> [Assignment 1] Which three stewardship interventions does the passage on antimicrobial stewardship and infection control list?
> [Assignment 2] Extend the passage on antimicrobial stewardship and infection control, picking up right after its final sentence.

> [Page text]
Antimicrobial stewardship programs (ASPs) are essential for promoting the rational use of antibiotics in healthcare settings. These programs focus on optimizing antibiotic selection, dosing, duration, and route of administration to achieve the best clinical outcomes while minimizing resistance development. Stewardship interventions include prescribing guidelines, audit and feedback systems, and education of healthcare professionals.

Infection Prevention and Control Measures

Strict infection prevention and control practices play a crucial role in limiting the transmission of resistant microorganisms. These measures include proper hand hygiene, use of personal protective equipment, environmental cleaning, sterilization of medical instruments, and isolation of infected or colonized patients. Vaccination programs also help reduce the incidence of bacterial infections and subsequent antibiotic use.

> [Extracted material]
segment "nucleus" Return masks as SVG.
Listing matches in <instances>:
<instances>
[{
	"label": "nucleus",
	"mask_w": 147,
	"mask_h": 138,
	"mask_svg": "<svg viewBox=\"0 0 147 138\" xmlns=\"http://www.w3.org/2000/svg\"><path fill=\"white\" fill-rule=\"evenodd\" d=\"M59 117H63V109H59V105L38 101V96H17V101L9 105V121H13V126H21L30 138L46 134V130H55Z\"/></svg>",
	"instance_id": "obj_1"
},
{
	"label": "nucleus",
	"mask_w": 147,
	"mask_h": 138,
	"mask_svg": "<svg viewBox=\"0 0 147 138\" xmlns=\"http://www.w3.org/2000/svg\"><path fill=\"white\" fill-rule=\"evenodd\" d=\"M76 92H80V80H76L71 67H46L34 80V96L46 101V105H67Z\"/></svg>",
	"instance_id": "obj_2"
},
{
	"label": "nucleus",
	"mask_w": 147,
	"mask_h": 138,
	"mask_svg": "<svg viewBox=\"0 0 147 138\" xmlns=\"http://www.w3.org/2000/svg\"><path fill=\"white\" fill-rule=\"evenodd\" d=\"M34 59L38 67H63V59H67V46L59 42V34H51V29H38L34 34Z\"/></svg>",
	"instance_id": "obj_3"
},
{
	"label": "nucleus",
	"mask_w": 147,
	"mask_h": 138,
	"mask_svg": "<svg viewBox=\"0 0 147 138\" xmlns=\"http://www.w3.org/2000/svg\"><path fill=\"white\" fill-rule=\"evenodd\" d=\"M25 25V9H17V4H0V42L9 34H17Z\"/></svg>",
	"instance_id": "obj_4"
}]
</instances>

> [Output 1] Prescribing guidelines, audit and feedback systems, and education of healthcare professionals.

> [Output 2]
Surveillance and Monitoring

Continuous surveillance of antibiotic resistance patterns is vital for early detection of emerging resistant strains and for guiding empirical therapy. National and global surveillance networks enable data sharing and support evidence-based policy decisions. Routine antimicrobial susceptibility testing in clinical laboratories is a key component of surveillance efforts.

Public Education and Awareness

Raising awareness among patients and the general public about the appropriate use of antibiotics is essential to prevent misuse. Educational campaigns should emphasize the importance of completing prescribed antibiotic courses, avoiding self-medication, and understanding that antibiotics are ineffective against viral infections.

Regulation of Antibiotic Use in Agriculture

Implementing strict regulations on the use of antibiotics in agriculture and animal husbandry is critical to reducing resistance transmission through the food chain. Banning the use of antibiotics as growth promoters and promoting alternatives such as improved hygiene, vaccination, and probiotics can significantly reduce antibiotic dependence in livestock.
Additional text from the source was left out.